Codex Summarize Pipeline
Use this skill to summarize long articles without loading the full text into the chat context.
Guarantees / constraints
-
Use only local tools and the codex CLI (no direct API calls in your code).
-
Do not paste the full article into the conversation.
-
Keep only the final short summary (and the output file path) in the assistant response.
-
Always save the summary to a markdown file under summaries/ .

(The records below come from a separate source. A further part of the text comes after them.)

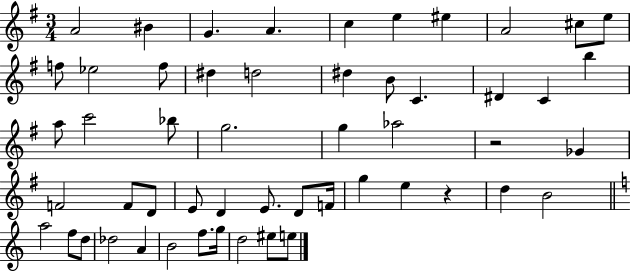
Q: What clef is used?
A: treble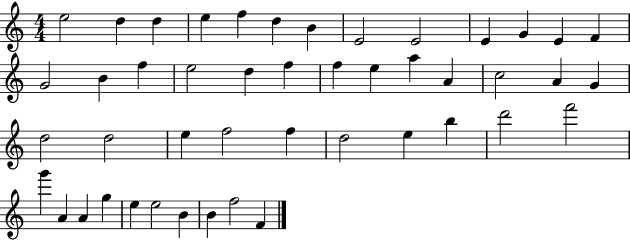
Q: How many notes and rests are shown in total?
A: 46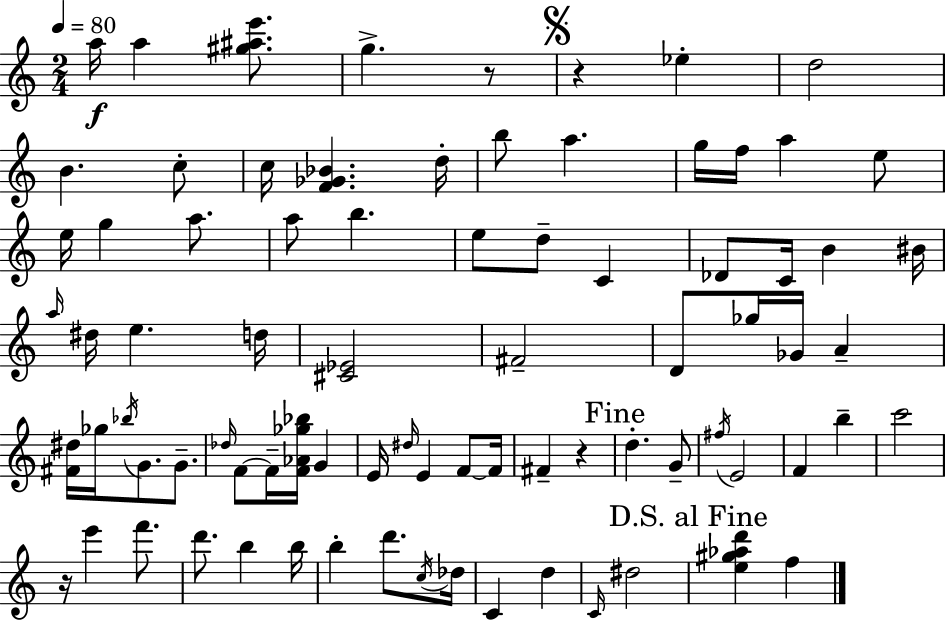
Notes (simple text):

A5/s A5/q [G#5,A#5,E6]/e. G5/q. R/e R/q Eb5/q D5/h B4/q. C5/e C5/s [F4,Gb4,Bb4]/q. D5/s B5/e A5/q. G5/s F5/s A5/q E5/e E5/s G5/q A5/e. A5/e B5/q. E5/e D5/e C4/q Db4/e C4/s B4/q BIS4/s A5/s D#5/s E5/q. D5/s [C#4,Eb4]/h F#4/h D4/e Gb5/s Gb4/s A4/q [F#4,D#5]/s Gb5/s Bb5/s G4/e. G4/e. Db5/s F4/e F4/s [F4,Ab4,Gb5,Bb5]/s G4/q E4/s D#5/s E4/q F4/e F4/s F#4/q R/q D5/q. G4/e F#5/s E4/h F4/q B5/q C6/h R/s E6/q F6/e. D6/e. B5/q B5/s B5/q D6/e. C5/s Db5/s C4/q D5/q C4/s D#5/h [E5,G#5,Ab5,D6]/q F5/q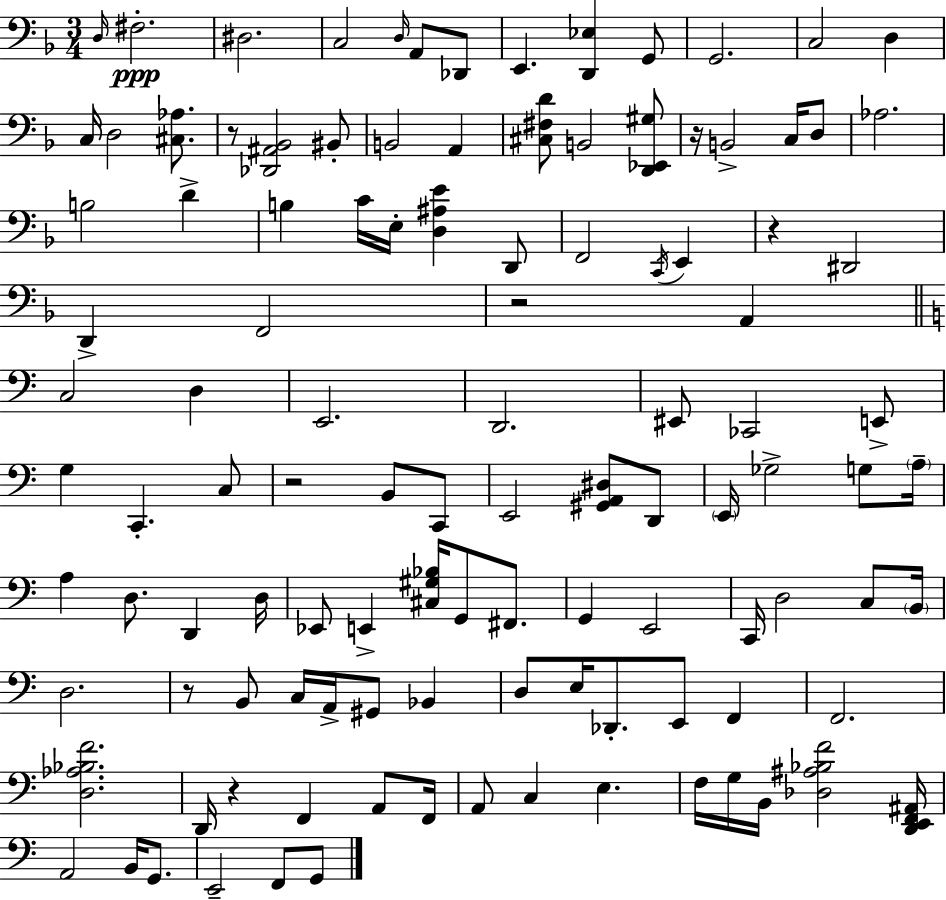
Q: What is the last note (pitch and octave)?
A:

See README.md in this skill for detailed usage and recommended defaults for HTML-extracted blogs/docs.
Default flow (URL)
-
Pick a slug for filenames (short, filesystem-safe).
-
Fetch + extract text:
-
python3 <skill>/tools/fetch_article_text.py --url "<URL>" --output .codex-pipeline/inputs/<slug>.txt
-
Summarize (default map-reduce ):
-
python3 <skill>/tools/codex_summarize_pipeline.py --input .codex-pipeline/inputs/<slug>.txt --final-max-words 120 > summaries/<slug>.summary.md
-
Respond with:
-
The path summaries/<slug>.summary.md
-
The final summary content only (short)
Default flow (local file)
- python3 <skill>/tools/codex_summarize_pipeline.py --input <path> --final-max-words 120 > summaries/<slug>.summary.md
Modes
-
map-reduce : best general-purpose coverage.
-
extract-synthesize : best when names/numbers/timeline matter.
-
question-led : best when user has a specific goal (use --goal ).
Troubleshooting
-
If extraction looks wrong, save the HTML and rerun:
-
python3 <skill>/tools/fetch_article_text.py --input-html page.html --output .codex-pipeline/inputs/<slug>.txt
-
If codex is configured to run remote models and you want local-only, run with --oss
- --local-provider (requires local LM server).